* start PAGE EXTRACT *
Extract float/double value

Question

How do I extract a double value from a string using regex.

import re

pattr = re.compile(???)    
x = pattr.match("4.5")      

Answer 1

A regexp from the perldoc perlretut:

import re
re_float = re.compile("""(?x)
   ^
      [+-]?\ *      # first, match an optional sign *and space*
      (             # then match integers or f.p. mantissas:
          \d+       # start out with a ...
          (
              \.\d* # mantissa of the form a.b or a.
          )?        # ? takes care of integers of the form a
         |\.\d+     # mantissa of the form .b
      )
      ([eE][+-]?\d+)?  # finally, optionally match an exponent
   $""")
m = re_float.match("4.5")
print m.group(0)
# -> 4.5

To extract numbers from a bigger string:

s = """4.5 abc -4.5 abc - 4.5 abc + .1e10 abc . abc 1.01e-2 abc 
       1.01e-.2 abc 123 abc .123"""
* end PAGE EXTRACT *
→ WRITTEN EXERCISE
Quote the whole float-extraction thread word for word, with every character and line break intact. The lines after this point come from an unrelated source.
* start COLLECTED MATERIAL *
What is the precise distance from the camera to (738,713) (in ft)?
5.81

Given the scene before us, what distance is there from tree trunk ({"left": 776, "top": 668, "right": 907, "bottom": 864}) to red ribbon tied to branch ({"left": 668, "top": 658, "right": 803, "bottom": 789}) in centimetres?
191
* end COLLECTED MATERIAL *
→ COMPLETE OUTPUT
Extract float/double value

Question

How do I extract a double value from a string using regex.

import re

pattr = re.compile(???)    
x = pattr.match("4.5")      

Answer 1

A regexp from the perldoc perlretut:

import re
re_float = re.compile("""(?x)
   ^
      [+-]?\ *      # first, match an optional sign *and space*
      (             # then match integers or f.p. mantissas:
          \d+       # start out with a ...
          (
              \.\d* # mantissa of the form a.b or a.
          )?        # ? takes care of integers of the form a
         |\.\d+     # mantissa of the form .b
      )
      ([eE][+-]?\d+)?  # finally, optionally match an exponent
   $""")
m = re_float.match("4.5")
print m.group(0)
# -> 4.5

To extract numbers from a bigger string:

s = """4.5 abc -4.5 abc - 4.5 abc + .1e10 abc . abc 1.01e-2 abc 
       1.01e-.2 abc 123 abc .123"""